A data transmission method, a node, a network manager, and a system, for use in realizing quick repair of a transmission path fault. The method comprises: the network manager determines a main transmission path and a standby transmission path between a source node and a destination node according to a transmission path request from the source node which comprises an identifier of the destination node, and delivers the main transmission path and the standby transmission path to the source node; the source node transmits a data message by using the standby transmission path when the main transmission path fails to transmit the data message.

Description

一种数据传输方法、节点、网络管理器及系统A data transmission method, node, network manager and system
相关申请的交叉引用Cross References to Related Applications
本申请要求在2021年05月31日提交中国专利局、申请号为202110604511.4、申请名称为“一种数据传输方法、节点、网络管理器及系统”的中国专利申请的优先权,其全部内容通过引用结合在本申请中。This application claims the priority of the Chinese patent application submitted to the China Patent Office on May 31, 2021, with the application number 202110604511.4 and the application name "A data transmission method, node, network manager and system", the entire contents of which are passed References are incorporated in this application.
技术领域technical field
本申请涉及通信技术领域,尤其涉及一种数据传输方法、节点、网络管理器及系统。The present application relates to the technical field of communications, and in particular to a data transmission method, node, network manager and system.
背景技术Background technique
在企业数据中心或超级运算中心中,面向高性能计算(high performance computing,HPC)业务的计算集群采用的网络架构通常为无限带宽(infiniband,IB)网络或者基于融合以太网的远程直接内存访问(RDMA over converged ethernet,RoCE)网络,其中RoCE网络允许在传统以太网中使用远程直接内存访问(remote direct memory access,RDMA)技术,基于传统以太网的成熟生态实现,成本相比IB网络优势明显,且版本演进速度远高于其他类型的网络,将会成为HPC业务未来主流的网络选型。
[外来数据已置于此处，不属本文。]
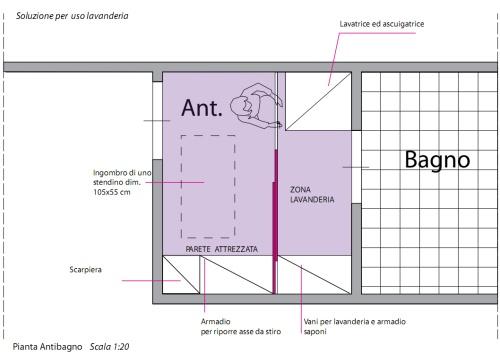 antibagno2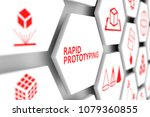 rapid prototyping concept cell... | Shutterstock . vector #1079360855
In enterprise data centers or supercomputing centers, the network architecture used by computing clusters for high-performance computing (high performance computing, HPC) services is usually an infinite bandwidth (infiniband, IB) network or remote direct memory access (DRAM) based on converged Ethernet. RDMA over converged ethernet (RoCE) network, in which RoCE network allows the use of remote direct memory access (remote direct memory access, RDMA) technology in traditional Ethernet, based on the mature ecological implementation of traditional Ethernet, the cost has obvious advantages compared with IB network, And the version evolution rate is much faster than other types of networks, and will become the mainstream network selection for HPC services in the future.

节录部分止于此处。